Moore didn’t mind a bit. This veteran actor, who has just passed away at the age of eighty-nine, was always modest about his own acting skills. An interviewer once asked him: “Does it worry you that you’re hardly being stretched as an actor, playing Bond?” Moore replied: “Maybe it’s just as well.” He didn’t take himself or his roles seriously, saying that his success was 99% luck. But he was one of the most successful actors of his generation and was one of the most famous men in the world during his heyday as Bond in the 1970s and early 1980s.

He had been born in London in 1927, son of a policeman, and went into acting because people told him he looked good. He was tall, handsome and debonair, well-suited to the role of romantic hero or action lead. He signed a seven-year contract with MGM, perhaps the biggest name in Hollywood, but his early films were unmemorable and his route to superstardom would have to run through television before he returned to the big screen. He played Ivanhoe, the adventurous medieval knight created by Sir Walter Scott, then jumped forward several centuries into the modern era for a role as Simon Templar, the suave ladies’ man known as The Saint.

Then he teamed with Tony Curtis in The Persuaders!, the comedy-action series about two playboy-conmen about the Riviera. Curtis was a streetwise New Yorker called Danny Wilde, Moore the dapper British aristocrat Lord Sinclair. He carried the charm and elegance of that role to his next – the one with which he would be associated for the rest of his life. Sean Connery had retired as Bond; George Lazenby took up the mantle for On Her Majesty’s Secret Service; now it was Moore’s turn. He thought before he performed: he had to bring something distinctive to the role, because he knew he couldn’t complete with the Glaswegian Connery for toughness and grit.

So Moore played Bond with a twinkle in his eye. There were one-liners and sight-gags aplenty amid the chases and fights as Moore kept the franchise in healthy profit from his first appearance in Live and Let Die in 1973 to his last in A View to a Kill in 1985. In total, he played Bond six times, entertaining millions of people in almost every nation on earth.

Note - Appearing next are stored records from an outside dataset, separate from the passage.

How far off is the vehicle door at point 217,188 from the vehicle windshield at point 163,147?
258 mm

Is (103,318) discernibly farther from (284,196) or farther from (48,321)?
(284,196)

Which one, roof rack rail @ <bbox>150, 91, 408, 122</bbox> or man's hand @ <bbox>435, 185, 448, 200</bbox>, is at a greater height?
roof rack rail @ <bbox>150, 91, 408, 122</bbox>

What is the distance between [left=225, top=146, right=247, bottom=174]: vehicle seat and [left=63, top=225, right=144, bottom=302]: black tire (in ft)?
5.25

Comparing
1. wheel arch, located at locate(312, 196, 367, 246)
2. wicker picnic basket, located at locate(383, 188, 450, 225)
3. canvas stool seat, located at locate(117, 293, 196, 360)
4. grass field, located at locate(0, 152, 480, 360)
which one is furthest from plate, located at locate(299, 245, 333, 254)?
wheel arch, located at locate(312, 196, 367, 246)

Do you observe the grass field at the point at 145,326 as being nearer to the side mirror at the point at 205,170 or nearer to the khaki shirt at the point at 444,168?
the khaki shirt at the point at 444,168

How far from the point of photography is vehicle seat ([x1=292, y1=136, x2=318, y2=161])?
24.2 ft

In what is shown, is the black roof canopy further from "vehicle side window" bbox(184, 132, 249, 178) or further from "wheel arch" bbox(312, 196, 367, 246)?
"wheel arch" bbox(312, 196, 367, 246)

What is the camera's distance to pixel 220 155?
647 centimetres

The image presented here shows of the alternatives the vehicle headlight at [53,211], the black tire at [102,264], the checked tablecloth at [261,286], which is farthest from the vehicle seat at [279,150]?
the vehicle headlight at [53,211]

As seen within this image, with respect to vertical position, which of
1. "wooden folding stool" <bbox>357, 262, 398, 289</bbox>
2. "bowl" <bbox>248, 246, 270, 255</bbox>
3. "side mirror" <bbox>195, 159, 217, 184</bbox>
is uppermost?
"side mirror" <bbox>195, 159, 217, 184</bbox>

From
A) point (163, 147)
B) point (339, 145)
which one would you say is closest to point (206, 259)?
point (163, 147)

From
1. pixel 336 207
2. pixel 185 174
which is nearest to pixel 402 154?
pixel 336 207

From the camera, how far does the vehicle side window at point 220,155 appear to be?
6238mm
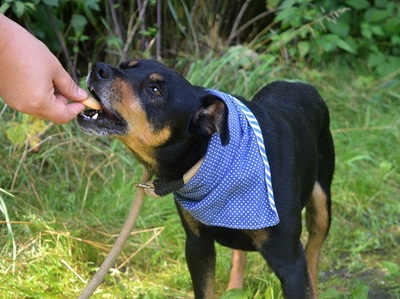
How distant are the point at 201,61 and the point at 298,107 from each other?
2.96m

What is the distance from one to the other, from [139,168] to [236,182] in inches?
96.6

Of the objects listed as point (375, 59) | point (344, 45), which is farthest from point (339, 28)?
point (375, 59)

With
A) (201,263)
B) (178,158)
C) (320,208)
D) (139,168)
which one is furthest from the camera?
(139,168)

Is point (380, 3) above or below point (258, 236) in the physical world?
below

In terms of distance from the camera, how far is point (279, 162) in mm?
3857

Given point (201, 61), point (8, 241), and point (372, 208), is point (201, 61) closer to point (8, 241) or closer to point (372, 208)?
point (372, 208)

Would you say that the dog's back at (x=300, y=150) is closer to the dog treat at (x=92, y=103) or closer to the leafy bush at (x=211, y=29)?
the dog treat at (x=92, y=103)

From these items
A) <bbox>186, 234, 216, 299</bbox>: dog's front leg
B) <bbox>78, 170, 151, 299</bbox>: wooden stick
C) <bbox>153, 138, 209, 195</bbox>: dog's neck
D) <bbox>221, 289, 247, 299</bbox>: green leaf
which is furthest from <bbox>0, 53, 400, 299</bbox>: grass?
<bbox>153, 138, 209, 195</bbox>: dog's neck

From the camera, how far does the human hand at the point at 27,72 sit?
2.94 m

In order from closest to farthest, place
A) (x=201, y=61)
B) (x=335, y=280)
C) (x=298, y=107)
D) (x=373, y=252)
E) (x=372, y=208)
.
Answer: (x=298, y=107) < (x=335, y=280) < (x=373, y=252) < (x=372, y=208) < (x=201, y=61)

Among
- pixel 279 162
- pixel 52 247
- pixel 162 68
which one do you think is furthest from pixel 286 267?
pixel 52 247

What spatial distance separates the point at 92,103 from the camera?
3.42m

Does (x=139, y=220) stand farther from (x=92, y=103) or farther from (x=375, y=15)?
(x=375, y=15)

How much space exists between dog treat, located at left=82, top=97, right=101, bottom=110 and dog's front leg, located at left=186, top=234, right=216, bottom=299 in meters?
1.04
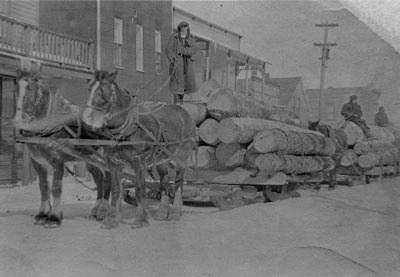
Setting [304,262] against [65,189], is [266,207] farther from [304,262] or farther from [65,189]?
[65,189]

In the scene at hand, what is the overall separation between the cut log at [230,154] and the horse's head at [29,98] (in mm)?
3483

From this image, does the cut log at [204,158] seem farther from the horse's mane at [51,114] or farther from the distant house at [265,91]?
the horse's mane at [51,114]

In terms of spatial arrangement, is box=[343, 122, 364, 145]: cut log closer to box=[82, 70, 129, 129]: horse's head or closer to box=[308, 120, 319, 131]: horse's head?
box=[308, 120, 319, 131]: horse's head

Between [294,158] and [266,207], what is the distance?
1706 mm

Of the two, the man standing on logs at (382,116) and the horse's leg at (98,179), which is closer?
the man standing on logs at (382,116)

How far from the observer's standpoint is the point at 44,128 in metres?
5.73

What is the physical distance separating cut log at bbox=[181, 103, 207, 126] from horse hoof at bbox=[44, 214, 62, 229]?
3.17 meters

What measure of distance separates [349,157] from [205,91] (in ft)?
17.1

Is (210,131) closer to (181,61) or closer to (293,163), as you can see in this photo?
(181,61)

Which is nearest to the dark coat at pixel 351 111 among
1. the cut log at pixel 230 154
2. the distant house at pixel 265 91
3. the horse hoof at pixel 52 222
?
the distant house at pixel 265 91

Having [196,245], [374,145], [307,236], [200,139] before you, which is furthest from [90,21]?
[374,145]

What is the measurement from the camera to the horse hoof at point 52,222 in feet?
18.9

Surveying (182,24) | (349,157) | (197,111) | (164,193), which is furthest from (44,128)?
(349,157)

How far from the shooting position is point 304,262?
4.67 metres
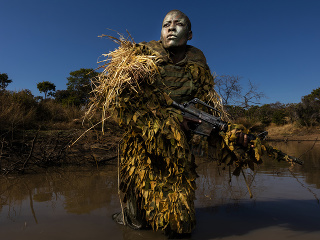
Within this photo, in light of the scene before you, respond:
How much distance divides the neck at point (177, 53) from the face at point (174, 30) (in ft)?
0.23

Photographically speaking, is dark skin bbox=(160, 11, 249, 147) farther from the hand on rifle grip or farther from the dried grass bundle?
the hand on rifle grip

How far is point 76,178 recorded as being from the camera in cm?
554


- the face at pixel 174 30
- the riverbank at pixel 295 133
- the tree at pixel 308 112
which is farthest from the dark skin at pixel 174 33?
the tree at pixel 308 112

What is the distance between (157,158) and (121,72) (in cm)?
99

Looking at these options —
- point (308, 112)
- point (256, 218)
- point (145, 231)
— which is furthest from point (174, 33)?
point (308, 112)

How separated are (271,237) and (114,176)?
3.78 meters

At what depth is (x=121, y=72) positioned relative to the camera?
8.39 ft

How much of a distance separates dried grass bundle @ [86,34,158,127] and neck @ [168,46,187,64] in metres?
0.33

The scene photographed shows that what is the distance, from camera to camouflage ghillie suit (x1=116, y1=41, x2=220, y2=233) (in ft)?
8.20

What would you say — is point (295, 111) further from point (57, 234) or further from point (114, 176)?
point (57, 234)

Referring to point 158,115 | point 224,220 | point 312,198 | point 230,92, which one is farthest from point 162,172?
point 230,92

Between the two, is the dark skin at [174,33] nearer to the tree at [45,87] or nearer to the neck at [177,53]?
the neck at [177,53]

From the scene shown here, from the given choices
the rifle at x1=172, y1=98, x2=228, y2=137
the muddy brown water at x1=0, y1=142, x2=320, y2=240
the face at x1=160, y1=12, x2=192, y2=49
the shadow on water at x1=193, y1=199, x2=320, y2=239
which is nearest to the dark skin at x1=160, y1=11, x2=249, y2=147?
the face at x1=160, y1=12, x2=192, y2=49

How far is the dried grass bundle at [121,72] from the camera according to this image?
100.0 inches
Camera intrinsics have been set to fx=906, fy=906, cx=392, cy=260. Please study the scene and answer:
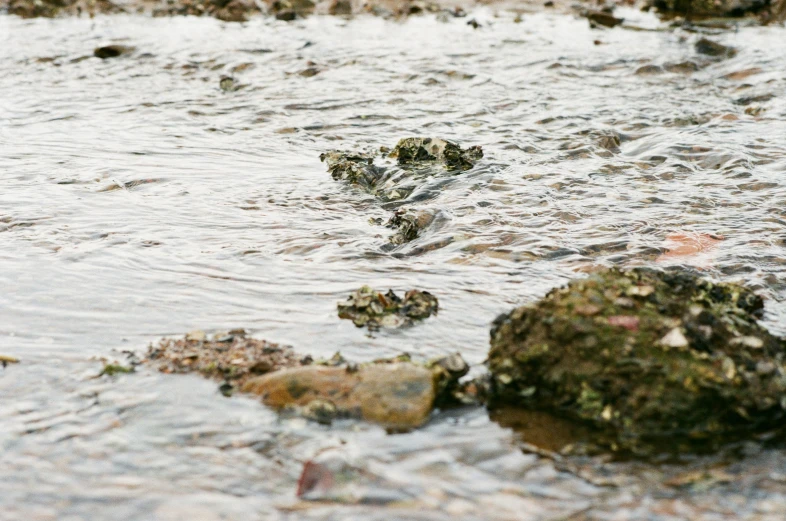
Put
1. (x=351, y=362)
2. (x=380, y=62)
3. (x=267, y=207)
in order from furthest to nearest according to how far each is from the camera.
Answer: (x=380, y=62) → (x=267, y=207) → (x=351, y=362)

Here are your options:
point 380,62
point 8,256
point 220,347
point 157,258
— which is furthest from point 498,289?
point 380,62

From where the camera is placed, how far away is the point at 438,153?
7977mm

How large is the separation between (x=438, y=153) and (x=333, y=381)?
13.5ft

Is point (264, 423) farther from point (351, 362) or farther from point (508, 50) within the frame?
point (508, 50)

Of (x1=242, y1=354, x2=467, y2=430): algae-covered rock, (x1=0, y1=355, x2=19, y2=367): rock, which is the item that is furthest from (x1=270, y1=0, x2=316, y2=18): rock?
(x1=242, y1=354, x2=467, y2=430): algae-covered rock

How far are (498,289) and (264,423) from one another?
194 centimetres

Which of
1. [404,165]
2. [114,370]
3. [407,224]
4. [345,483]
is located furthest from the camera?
[404,165]

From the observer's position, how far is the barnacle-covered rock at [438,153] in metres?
7.89

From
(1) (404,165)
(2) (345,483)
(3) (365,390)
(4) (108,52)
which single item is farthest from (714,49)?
(2) (345,483)

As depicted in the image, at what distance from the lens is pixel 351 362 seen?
4.50m

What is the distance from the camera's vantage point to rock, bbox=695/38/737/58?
12055 mm

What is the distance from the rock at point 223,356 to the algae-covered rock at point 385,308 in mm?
504

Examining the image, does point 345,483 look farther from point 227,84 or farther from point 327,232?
point 227,84

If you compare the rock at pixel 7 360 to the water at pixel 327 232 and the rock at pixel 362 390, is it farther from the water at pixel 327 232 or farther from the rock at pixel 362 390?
the rock at pixel 362 390
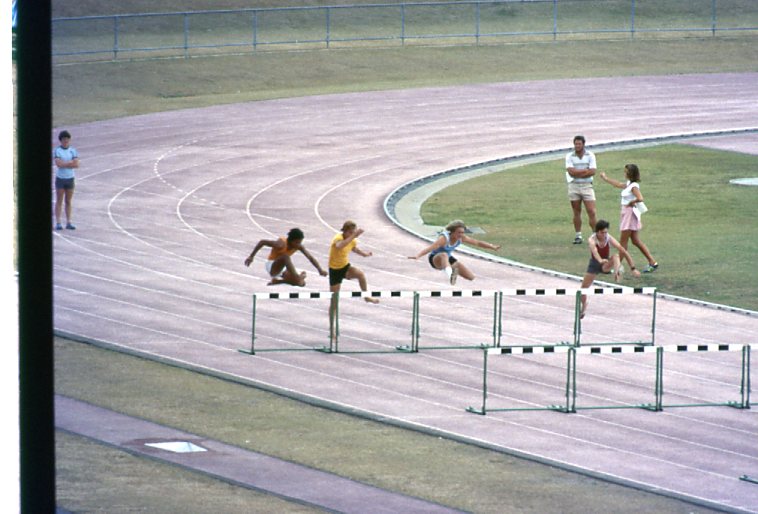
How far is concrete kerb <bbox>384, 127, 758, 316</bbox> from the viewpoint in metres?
24.7

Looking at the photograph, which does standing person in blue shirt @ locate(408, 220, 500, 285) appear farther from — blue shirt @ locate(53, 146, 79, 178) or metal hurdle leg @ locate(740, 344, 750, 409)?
blue shirt @ locate(53, 146, 79, 178)

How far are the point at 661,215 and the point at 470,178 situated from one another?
6351mm

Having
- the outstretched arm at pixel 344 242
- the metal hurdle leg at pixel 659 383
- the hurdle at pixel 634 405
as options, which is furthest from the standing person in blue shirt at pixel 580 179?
the metal hurdle leg at pixel 659 383

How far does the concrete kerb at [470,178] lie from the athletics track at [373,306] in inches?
10.6

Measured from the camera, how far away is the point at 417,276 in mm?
24750

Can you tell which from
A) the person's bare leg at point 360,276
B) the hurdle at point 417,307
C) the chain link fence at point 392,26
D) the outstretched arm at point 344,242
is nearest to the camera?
the hurdle at point 417,307

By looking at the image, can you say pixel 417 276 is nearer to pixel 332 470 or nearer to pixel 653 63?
pixel 332 470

And that was it: he was type-cast. “James Bond” was always the first thing anyone thought when they heard his name or saw his face. Moore didn’t mind: “Being eternally known as Bond has no downside,” he said after he retired. He appeared in more films, often sending himself up, but the final decades of his life were mostly devoted to his role as a goodwill ambassador for Unicef.

He continued to make friends wherever he went and, unlike many other actors and celebrities, was always on easy terms with the media. The sense of fun and style he brought to Bond means that he will be remembered with affection and nostalgia by millions for many years to come. Many more skilful actors have enjoyed much less success, but Moore would have been the first to acknowledge that himself. “Luck, dear boy!” he would have said as he raised a glass of champagne. But there was more to Moore than that: he concealed a sharp intelligence behind the self-deprecation and he deserved every second of the success he enjoyed for so many years.